> Problem details:
Reproduce each of the following lines verbatim, keeping their order and wording unchanged.

> Dataset rows:
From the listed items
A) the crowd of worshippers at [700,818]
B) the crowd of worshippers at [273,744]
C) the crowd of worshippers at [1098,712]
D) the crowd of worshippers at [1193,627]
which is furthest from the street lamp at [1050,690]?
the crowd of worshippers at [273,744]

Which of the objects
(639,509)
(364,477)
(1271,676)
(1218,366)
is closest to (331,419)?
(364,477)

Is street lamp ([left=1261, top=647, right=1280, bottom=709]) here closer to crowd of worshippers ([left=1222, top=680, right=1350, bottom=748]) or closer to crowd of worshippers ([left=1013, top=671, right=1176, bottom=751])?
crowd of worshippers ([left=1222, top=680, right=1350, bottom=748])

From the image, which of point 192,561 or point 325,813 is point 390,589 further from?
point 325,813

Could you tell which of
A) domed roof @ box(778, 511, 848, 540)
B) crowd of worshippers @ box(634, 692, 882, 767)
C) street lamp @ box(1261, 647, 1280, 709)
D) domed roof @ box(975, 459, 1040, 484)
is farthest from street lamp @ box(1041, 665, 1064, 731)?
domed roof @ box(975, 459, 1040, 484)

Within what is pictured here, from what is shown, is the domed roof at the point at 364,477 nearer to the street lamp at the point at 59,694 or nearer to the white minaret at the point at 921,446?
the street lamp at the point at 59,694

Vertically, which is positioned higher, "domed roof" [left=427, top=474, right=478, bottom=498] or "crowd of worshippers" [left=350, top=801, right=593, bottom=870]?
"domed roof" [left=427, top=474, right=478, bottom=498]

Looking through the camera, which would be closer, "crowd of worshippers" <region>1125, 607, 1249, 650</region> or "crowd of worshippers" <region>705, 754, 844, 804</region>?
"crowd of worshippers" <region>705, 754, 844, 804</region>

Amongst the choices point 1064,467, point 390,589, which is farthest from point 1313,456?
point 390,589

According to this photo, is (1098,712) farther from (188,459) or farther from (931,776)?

> Response:
From the listed items
A) the crowd of worshippers at [700,818]
B) the crowd of worshippers at [273,744]
C) the crowd of worshippers at [1098,712]
D) the crowd of worshippers at [1193,627]
which is furthest from the street lamp at [1050,690]?
the crowd of worshippers at [273,744]

Which of the objects
(639,509)
(364,477)
(1271,676)
(1218,366)
is closest to (331,419)?
(364,477)

Is street lamp ([left=1261, top=647, right=1280, bottom=709]) here closer to crowd of worshippers ([left=1222, top=680, right=1350, bottom=748]) or closer to crowd of worshippers ([left=1013, top=671, right=1176, bottom=751])?
crowd of worshippers ([left=1222, top=680, right=1350, bottom=748])

From the image, which of point 192,561 or point 325,813 is point 390,589 further from?
point 325,813

Could you tell which of
A) domed roof @ box(778, 511, 848, 540)
B) crowd of worshippers @ box(634, 692, 882, 767)
C) street lamp @ box(1261, 647, 1280, 709)
D) domed roof @ box(975, 459, 1040, 484)
is farthest from street lamp @ box(1041, 665, 1064, 731)?
domed roof @ box(975, 459, 1040, 484)

Within what is pictured here, from what is shown, is the domed roof at the point at 364,477 nearer to the street lamp at the point at 59,694 or nearer to the white minaret at the point at 921,446?
the street lamp at the point at 59,694

Vertically, which is positioned higher, "domed roof" [left=427, top=474, right=478, bottom=498] or "crowd of worshippers" [left=350, top=801, right=593, bottom=870]?
"domed roof" [left=427, top=474, right=478, bottom=498]

Looking through the camera, which would be closer, "crowd of worshippers" <region>1125, 607, 1249, 650</region> or "crowd of worshippers" <region>705, 754, 844, 804</region>?
"crowd of worshippers" <region>705, 754, 844, 804</region>

Amongst the choices point 1064,467, point 390,589, which is farthest from point 1313,456?
point 390,589

According to this photo, is (1098,712) farther from (188,459) or farther from (931,776)?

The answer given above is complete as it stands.